PEGParser
A linear-time C++17 PEG parser generator supporting memoization, left-recursion and context-dependent grammars.
Example
The following defines a simple calculator program. It is able to parse and evaluate the basic operations +
, -
, *
, /
while obeying operator and bracket precedence and ignoring whitespace characters between tokens.
#include <peg_parser/generator.h>
#include <iostream>
void example() {
peg_parser::ParserGenerator<float> g;
// Define grammar and evaluation rules
g.setSeparator(g["Whitespace"] << "[\t ]");
g["Sum" ] << "Add | Subtract | Product";
g["Product" ] << "Multiply | Divide | Atomic";
g["Atomic" ] << "Number | '(' Sum ')'";
g["Add" ] << "Sum '+' Product" >> [](auto e){ return e[0].evaluate() + e[1].evaluate(); };
g["Subtract"] << "Sum '-' Product" >> [](auto e){ return e[0].evaluate() - e[1].evaluate(); };
g["Multiply"] << "Product '*' Atomic" >> [](auto e){ return e[0].evaluate() * e[1].evaluate(); };
g["Divide" ] << "Product '/' Atomic" >> [](auto e){ return e[0].evaluate() / e[1].evaluate(); };
g["Number" ] << "'-'? [0-9]+ ('.' [0-9]+)?" >> [](auto e){ return stof(e.string()); };
g.setStart(g["Sum"]);
// Execute a string
auto input = "1 + 2 * (3+4)/2 - 3";
float result = g.run(input); // -> 5
std::cout << input << " = " << result << std::endl;
}
Quickstart
PEGParser requires at least cmake 3.14 and the ability to compile C++17 code. The following shows how to compile and run the calculator example.

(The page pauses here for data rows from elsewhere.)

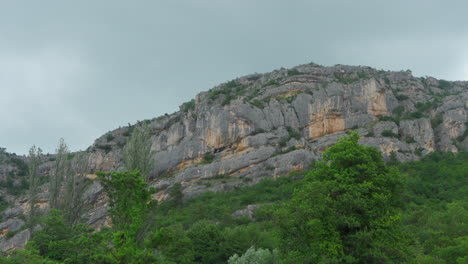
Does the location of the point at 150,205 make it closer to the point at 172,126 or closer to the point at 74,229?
the point at 74,229

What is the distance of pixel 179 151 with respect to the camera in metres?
82.1

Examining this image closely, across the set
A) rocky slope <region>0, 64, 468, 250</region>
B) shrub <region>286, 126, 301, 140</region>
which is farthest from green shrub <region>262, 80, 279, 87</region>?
shrub <region>286, 126, 301, 140</region>

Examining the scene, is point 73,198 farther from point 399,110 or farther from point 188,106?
point 399,110

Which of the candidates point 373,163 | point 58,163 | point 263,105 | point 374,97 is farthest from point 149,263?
point 374,97

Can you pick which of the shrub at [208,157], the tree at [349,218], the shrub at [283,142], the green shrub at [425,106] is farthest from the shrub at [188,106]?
the tree at [349,218]

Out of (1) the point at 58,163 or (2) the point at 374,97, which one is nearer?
(1) the point at 58,163

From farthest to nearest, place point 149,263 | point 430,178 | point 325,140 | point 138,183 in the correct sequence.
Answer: point 325,140
point 430,178
point 138,183
point 149,263

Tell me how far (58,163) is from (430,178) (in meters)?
50.3

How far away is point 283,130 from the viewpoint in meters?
79.9

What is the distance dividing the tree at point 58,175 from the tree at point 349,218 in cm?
3480

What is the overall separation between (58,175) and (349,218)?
42109 mm

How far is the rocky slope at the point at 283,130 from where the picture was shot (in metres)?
72.3

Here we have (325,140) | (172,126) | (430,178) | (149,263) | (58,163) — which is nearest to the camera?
(149,263)

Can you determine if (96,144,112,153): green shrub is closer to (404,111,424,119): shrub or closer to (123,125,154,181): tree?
(123,125,154,181): tree
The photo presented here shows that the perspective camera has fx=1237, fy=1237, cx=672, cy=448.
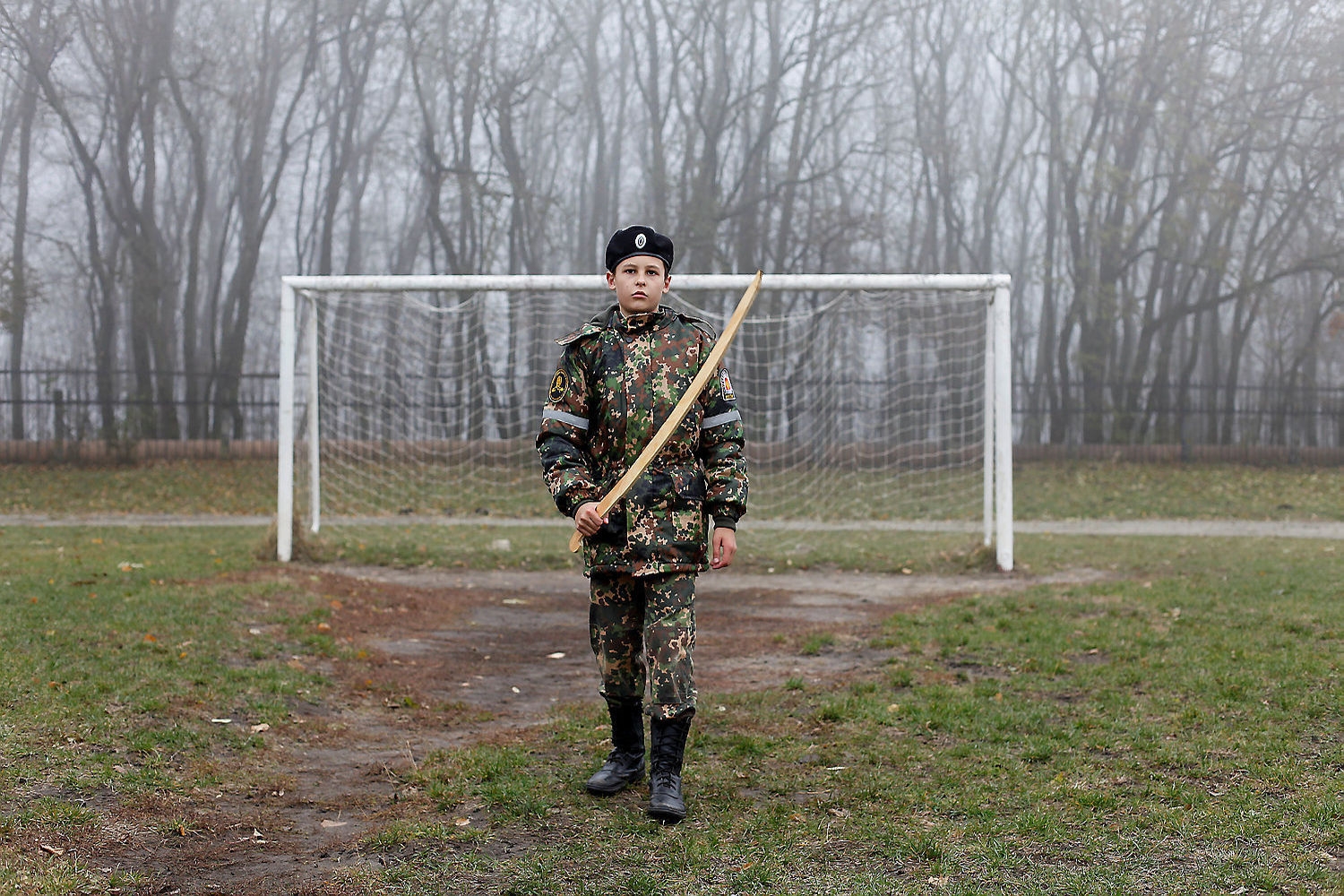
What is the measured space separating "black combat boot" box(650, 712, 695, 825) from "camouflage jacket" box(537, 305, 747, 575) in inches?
22.0

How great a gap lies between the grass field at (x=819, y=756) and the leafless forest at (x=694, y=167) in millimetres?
17884

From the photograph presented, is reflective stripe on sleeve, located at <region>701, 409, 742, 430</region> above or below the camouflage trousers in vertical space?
above

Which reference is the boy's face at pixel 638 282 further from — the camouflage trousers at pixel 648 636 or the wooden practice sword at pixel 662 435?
the camouflage trousers at pixel 648 636

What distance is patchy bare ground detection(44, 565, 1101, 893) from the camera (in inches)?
155

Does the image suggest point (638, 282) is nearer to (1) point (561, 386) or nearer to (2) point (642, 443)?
(1) point (561, 386)

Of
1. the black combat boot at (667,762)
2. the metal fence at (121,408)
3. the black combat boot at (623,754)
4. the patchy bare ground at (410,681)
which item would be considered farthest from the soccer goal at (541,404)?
the black combat boot at (667,762)

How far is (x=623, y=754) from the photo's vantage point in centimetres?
459

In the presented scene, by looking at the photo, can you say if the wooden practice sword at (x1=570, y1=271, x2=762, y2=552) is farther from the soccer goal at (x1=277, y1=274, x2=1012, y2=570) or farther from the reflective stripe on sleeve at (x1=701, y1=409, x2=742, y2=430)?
the soccer goal at (x1=277, y1=274, x2=1012, y2=570)

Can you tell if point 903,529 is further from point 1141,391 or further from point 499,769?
point 1141,391

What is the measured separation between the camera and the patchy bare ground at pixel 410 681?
3941 millimetres

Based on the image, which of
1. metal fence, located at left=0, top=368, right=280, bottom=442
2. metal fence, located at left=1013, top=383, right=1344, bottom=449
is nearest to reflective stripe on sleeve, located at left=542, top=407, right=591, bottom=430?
metal fence, located at left=0, top=368, right=280, bottom=442

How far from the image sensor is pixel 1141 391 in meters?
26.4

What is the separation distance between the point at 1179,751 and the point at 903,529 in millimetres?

git clone https://github.com/TheLartians/PegParser
cd PegParser
cmake -Sexample -Bbuild/example
cmake --build build/example -j8
./build/example/calculator
You should familiarize yourself with the syntax of parsing expression grammars. The included examples should help you to get started.
Installation and usage
PEGParser can be easily added to your project through CPM.cmake.
CPMAddPackage(
NAME PEGParser
VERSION 2.1.1
GITHUB_REPOSITORY TheLartians/PEGParser
)
target_link_libraries(myProject PEGParser::PEGParser)
Project goals
PEGParser is designed for ease-of-use and rapid prototyping of grammars with arbitrary complexity, and builds its parsers at run time. So far no work has been invested on optimizing the library, however it runs fast enough to be used in several production projects.
Time complexity
PEGParser uses memoization, resulting in linear time complexity (as a function of input string length) for grammars without left-recursion. Left-recursive grammars have squared time complexity in worst case. Memoization can also be disabled on a per-rule basis, reducing the memory footprint and allowing context-dependent rules.